Prompt:
In the article below on the Kamloops-North Thompson election result, how many mail-in ballots were sent to voters in the riding?
(Excerpt provided begins)
It was a close race, but the Canadian Press is projecting that BC Liberal candidate Peter Milobar has been re-elected to a second term as the MLA in Kamloops-North Thompson.
With 107 of 107 polls reporting, he was leading with 7,028 votes (42.32 per cent) to NDP candidate Sadie Hunter’s 6,237 votes (37.55 per cent). Green candidate Thomas Martin was third with 1,657 votes (9.98 per cent) while the Conservative Party’s Dennis Giesbrecht was fourth with 1,561 votes (9.40 per cent).
Independent candidate Brandon Russell came in fifth place with 125 votes, or 0.75 per cent of the total.
It’s not clear how many of the 5,744 mail-in ballots sent to voters in the riding were returned on time but Milobar says he is still confident he will be returning to Victoria when the results are finalized.
“Those votes could change the numbers a little bit but when you start to see the mainstream media, usually they have a lot of algorithms in the back that they are running,” he told NL News. “We knew it would have been a tough slog and we’re glad to see the hard work paid off.”
“The vote split, given the ballot makeup, was pretty much what we were expecting to happen internally in our poll, and it played out that way, and we made sure we threw everything we had at this.”
A former mayor of Kamloops, Milobar was also city councillor and the chair of the Thompson Regional Hospital District prior to making the move to provincial politics.
In the 2017 election, Milobar got 48.32 per cent of the total vote, beating out the NDP’s Barb Nederpel who finished second with 30.35 per cent of the vote, Dan Hines of the Green Party (running in Kamloops-South Thompson) who got 20.58 per cent of the vote and the Communist Party’s Peter Kerek who got 0.75 per cent of the votes.
Mail-in ballots could take as many as three weeks to count, with final election results currently expected to come out on Nov. 16. There were another 8,041 people who voted over the seven days of advanced polls between Oct. 15 to Oct. 21.
“People were thrilled that we were out and it really made us know that we were on the right track,”Milobar added. “That the mood in the community was still wanting to see both Todd and myself back and I’m glad to see the result shaping up the way it is.”
(Excerpt provided ends)
(Record extracts begins)
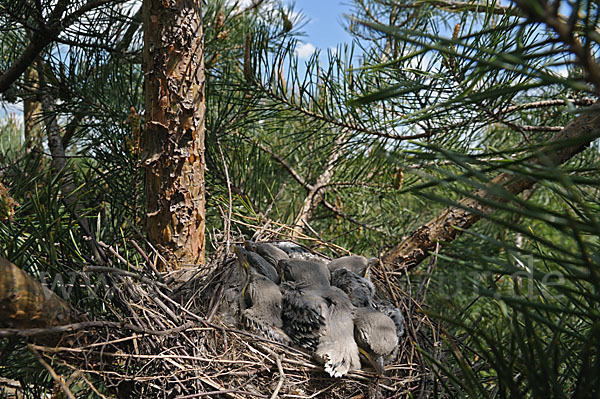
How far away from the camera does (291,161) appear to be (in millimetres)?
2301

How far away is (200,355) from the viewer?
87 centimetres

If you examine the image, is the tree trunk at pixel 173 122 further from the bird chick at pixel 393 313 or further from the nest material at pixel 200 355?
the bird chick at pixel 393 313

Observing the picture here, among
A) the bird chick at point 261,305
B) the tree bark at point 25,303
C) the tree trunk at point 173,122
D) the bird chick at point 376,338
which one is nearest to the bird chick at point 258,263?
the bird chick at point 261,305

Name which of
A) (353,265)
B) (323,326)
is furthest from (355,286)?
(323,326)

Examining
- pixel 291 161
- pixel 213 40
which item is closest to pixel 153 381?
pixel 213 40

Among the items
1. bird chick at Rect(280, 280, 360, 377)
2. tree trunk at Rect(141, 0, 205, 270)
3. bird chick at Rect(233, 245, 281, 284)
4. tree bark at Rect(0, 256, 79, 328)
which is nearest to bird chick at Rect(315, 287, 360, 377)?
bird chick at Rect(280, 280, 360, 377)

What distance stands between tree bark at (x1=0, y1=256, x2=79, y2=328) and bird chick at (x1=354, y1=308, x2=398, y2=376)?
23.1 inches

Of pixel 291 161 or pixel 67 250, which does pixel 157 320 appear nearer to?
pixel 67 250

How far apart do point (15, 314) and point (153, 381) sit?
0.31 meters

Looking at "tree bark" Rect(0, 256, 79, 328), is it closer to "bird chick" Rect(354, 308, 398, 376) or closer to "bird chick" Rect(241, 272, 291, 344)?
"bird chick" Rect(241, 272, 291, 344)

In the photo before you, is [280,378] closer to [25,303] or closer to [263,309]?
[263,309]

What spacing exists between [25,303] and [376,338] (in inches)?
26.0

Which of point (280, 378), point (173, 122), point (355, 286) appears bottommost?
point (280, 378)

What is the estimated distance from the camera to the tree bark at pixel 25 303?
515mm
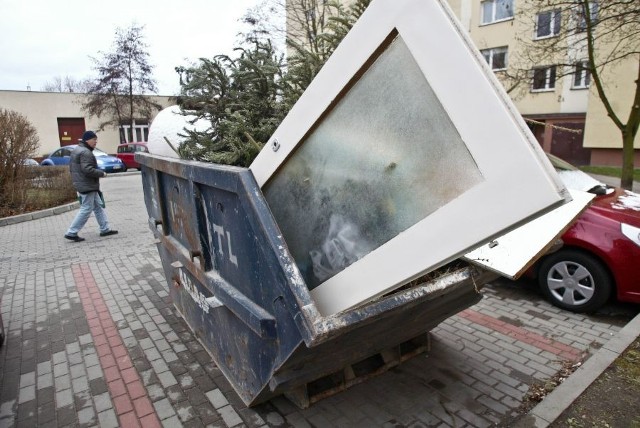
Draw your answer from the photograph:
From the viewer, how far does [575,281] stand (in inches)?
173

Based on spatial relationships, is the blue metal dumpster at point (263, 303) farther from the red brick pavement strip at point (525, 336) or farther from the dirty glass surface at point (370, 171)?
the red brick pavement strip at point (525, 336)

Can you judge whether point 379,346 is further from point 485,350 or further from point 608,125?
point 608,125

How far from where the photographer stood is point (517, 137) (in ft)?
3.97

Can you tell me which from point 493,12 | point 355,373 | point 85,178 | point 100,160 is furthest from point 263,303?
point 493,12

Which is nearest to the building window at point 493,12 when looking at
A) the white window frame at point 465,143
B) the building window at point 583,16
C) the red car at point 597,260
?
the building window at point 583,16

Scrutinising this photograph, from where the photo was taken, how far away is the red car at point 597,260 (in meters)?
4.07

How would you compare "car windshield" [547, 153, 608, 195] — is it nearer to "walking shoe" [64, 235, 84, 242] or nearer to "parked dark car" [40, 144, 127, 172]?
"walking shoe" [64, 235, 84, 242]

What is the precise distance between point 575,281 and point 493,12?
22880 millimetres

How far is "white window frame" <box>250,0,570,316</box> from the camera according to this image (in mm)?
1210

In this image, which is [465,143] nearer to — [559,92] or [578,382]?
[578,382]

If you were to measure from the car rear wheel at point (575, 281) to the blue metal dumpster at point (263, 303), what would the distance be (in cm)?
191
(Record extracts ends)
(Record extracts begins)
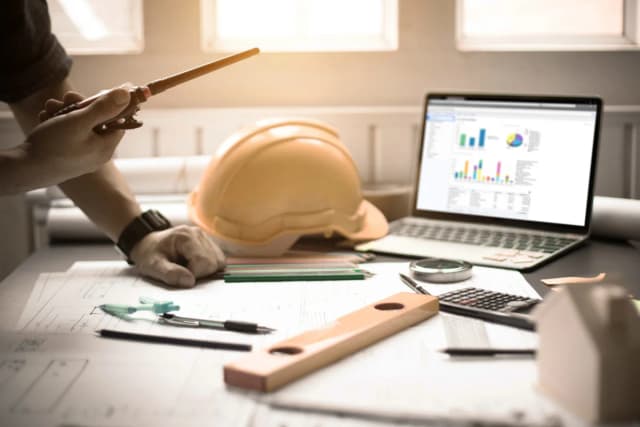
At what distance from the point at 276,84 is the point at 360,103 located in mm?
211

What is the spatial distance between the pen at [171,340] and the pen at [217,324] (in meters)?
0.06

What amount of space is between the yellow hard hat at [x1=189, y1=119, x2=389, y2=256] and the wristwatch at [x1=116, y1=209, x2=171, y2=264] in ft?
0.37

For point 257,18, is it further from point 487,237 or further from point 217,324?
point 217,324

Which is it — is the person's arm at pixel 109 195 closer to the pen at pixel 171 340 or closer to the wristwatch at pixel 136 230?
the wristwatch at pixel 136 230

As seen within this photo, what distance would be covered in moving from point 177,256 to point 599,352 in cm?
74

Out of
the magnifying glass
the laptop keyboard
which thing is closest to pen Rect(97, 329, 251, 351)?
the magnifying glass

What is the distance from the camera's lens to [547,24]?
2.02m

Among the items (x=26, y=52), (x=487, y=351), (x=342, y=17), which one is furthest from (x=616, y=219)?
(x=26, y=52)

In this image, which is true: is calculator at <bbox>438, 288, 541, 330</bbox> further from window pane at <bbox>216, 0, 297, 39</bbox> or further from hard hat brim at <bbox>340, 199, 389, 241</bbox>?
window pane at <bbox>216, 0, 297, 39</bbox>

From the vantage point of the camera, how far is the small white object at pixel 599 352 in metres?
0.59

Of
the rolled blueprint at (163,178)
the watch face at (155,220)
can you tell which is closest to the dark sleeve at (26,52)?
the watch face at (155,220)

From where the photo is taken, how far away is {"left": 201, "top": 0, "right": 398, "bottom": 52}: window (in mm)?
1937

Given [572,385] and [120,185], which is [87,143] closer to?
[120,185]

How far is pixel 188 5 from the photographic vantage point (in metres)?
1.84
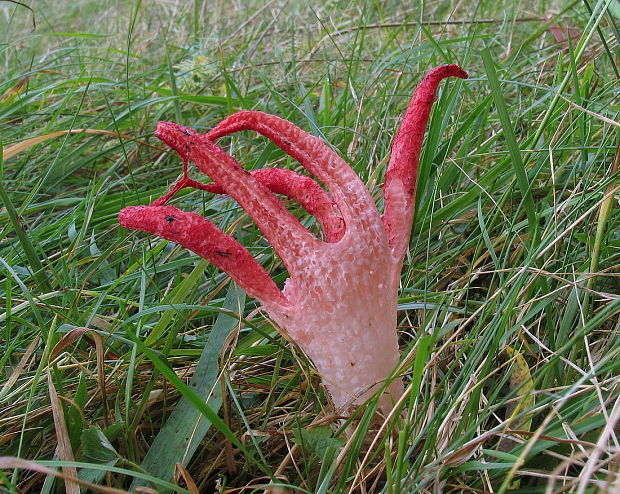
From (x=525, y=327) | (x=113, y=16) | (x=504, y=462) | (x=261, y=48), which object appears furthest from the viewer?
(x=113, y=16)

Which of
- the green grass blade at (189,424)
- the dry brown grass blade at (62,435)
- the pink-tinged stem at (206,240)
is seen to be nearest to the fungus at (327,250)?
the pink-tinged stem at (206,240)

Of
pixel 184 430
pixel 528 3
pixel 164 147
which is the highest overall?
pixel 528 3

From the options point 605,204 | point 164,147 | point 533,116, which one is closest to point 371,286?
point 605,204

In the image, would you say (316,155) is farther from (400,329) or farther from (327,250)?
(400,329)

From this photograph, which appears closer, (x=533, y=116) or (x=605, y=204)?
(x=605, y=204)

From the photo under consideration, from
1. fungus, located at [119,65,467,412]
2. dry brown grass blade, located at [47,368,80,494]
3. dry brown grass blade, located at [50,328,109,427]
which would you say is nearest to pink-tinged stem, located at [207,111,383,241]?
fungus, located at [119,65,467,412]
(Record extracts ends)
Result of this task:
5,744